Expertenmeinungen gehen auseinander: Meta hat im Bereich Open Source KI weiterhin einen Platz.

Trotz der Zweifel der Öffentlichkeit an der AI-Leistung von Meta hat Daniel Newman, CEO der Futurum Group, eine andere Meinung. Er sagte in der CNBC-Sendung “Power Lunch”: “Viele Entwicklungen im Bereich der AI basieren auf der Open-Source-Basis, die Meta geschaffen hat; sie sind die Wegbereiter der Open-Source-AI.”

Das von Meta open-source Llama-Sprachmodell wird umfassend in Drittanbieteranwendungen eingesetzt, was dem Unternehmen auch einen Platz im AI-Entwicklungsspektrum sichert.

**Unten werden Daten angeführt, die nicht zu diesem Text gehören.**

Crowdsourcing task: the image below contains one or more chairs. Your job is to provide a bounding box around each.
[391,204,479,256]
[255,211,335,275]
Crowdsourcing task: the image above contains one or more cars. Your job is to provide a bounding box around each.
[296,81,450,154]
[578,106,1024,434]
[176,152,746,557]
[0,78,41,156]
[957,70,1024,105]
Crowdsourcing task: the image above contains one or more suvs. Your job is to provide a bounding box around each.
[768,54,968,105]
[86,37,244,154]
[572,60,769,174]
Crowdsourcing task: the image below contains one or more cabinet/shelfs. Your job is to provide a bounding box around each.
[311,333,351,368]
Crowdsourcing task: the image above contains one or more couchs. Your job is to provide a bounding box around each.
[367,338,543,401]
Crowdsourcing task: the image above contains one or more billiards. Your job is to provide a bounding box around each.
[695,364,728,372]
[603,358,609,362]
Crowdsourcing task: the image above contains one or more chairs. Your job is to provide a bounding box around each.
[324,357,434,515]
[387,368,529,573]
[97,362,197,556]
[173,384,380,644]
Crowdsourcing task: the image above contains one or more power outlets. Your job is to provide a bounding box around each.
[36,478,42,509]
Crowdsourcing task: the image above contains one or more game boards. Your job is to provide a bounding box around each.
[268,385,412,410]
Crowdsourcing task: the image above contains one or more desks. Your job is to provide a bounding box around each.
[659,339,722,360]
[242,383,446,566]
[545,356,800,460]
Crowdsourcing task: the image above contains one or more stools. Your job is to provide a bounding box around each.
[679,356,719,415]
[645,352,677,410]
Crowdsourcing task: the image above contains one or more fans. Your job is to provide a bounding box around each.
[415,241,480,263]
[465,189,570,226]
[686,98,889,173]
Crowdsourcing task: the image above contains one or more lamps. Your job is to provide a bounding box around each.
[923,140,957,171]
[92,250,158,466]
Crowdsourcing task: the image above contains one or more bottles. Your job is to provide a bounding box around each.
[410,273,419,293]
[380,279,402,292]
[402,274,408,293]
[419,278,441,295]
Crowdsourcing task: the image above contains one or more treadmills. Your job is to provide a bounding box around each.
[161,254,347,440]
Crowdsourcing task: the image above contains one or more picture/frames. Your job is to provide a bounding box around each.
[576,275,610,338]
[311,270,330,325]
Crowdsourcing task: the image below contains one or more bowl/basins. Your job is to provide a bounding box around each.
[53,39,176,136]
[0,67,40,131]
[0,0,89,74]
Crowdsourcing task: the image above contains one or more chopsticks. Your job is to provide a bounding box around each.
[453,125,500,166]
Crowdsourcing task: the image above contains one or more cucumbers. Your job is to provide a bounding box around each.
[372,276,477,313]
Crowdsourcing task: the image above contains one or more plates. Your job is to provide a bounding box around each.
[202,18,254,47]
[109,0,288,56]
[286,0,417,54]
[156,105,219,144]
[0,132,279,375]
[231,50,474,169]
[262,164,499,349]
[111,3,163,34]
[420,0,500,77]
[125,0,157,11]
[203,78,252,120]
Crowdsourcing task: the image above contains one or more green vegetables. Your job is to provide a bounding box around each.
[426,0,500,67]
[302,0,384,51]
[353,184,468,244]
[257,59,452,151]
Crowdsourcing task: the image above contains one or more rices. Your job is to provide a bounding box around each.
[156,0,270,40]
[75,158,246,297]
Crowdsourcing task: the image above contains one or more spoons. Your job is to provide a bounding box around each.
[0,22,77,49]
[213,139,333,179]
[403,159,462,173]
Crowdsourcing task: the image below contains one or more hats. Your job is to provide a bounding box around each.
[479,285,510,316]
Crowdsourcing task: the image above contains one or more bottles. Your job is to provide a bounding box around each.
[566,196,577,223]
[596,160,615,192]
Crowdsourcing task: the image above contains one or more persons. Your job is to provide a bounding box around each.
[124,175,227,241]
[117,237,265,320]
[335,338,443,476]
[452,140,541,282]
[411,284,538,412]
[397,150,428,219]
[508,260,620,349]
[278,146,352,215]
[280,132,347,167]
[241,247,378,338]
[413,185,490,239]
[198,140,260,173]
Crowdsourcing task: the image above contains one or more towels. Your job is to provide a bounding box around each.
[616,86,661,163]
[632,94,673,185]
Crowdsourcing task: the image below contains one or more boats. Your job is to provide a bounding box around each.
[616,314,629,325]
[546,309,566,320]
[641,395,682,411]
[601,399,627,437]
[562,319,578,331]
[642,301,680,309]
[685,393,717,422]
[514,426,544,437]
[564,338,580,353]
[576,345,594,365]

Newman weist auch darauf hin, dass Metas massive Investitionen in Unternehmen wie Scale AI weiterhin ihre Vorteile bei der Schulung großer KI-Modelle festigen werden.

Dieser Artikel berichtet, dass Meta bei der Abwerbung von OpenAI gescheitert ist, trotz eines möglichen Vertragswertes von bis zu 100 Millionen Dollar konnte niemand gewonnen werden. Zuerst erschienen auf Chain News ABMedia.